Stored dataset items:
──────

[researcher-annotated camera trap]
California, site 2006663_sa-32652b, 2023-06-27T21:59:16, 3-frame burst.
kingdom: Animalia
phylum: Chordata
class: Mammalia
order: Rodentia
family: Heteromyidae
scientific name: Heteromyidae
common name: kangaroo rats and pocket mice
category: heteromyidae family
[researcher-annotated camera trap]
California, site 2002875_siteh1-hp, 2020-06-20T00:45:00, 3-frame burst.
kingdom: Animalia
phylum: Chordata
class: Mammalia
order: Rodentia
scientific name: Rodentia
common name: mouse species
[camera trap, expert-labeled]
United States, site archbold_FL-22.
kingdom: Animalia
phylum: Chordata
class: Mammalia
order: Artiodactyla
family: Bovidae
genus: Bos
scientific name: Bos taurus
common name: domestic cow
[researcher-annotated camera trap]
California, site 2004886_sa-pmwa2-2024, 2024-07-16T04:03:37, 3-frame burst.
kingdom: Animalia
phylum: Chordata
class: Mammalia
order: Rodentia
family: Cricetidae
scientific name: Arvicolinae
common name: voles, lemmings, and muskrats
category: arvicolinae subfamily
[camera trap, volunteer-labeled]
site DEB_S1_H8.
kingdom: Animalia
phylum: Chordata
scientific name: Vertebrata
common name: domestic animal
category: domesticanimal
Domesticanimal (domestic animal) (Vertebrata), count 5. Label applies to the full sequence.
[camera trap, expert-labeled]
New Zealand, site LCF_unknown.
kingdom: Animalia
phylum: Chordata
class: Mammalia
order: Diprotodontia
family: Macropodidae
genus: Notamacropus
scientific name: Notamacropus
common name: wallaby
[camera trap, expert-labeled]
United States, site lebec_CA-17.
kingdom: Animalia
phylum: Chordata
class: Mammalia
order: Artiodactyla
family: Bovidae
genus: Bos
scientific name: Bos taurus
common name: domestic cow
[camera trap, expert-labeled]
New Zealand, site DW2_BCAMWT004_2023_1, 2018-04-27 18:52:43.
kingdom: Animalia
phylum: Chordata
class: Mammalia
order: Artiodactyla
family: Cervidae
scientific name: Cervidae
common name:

──────

- Exercise requirements -
Some lines of the data above may hold the word "Zealand"; state how many do, and give only that number.

- Output for this task -
2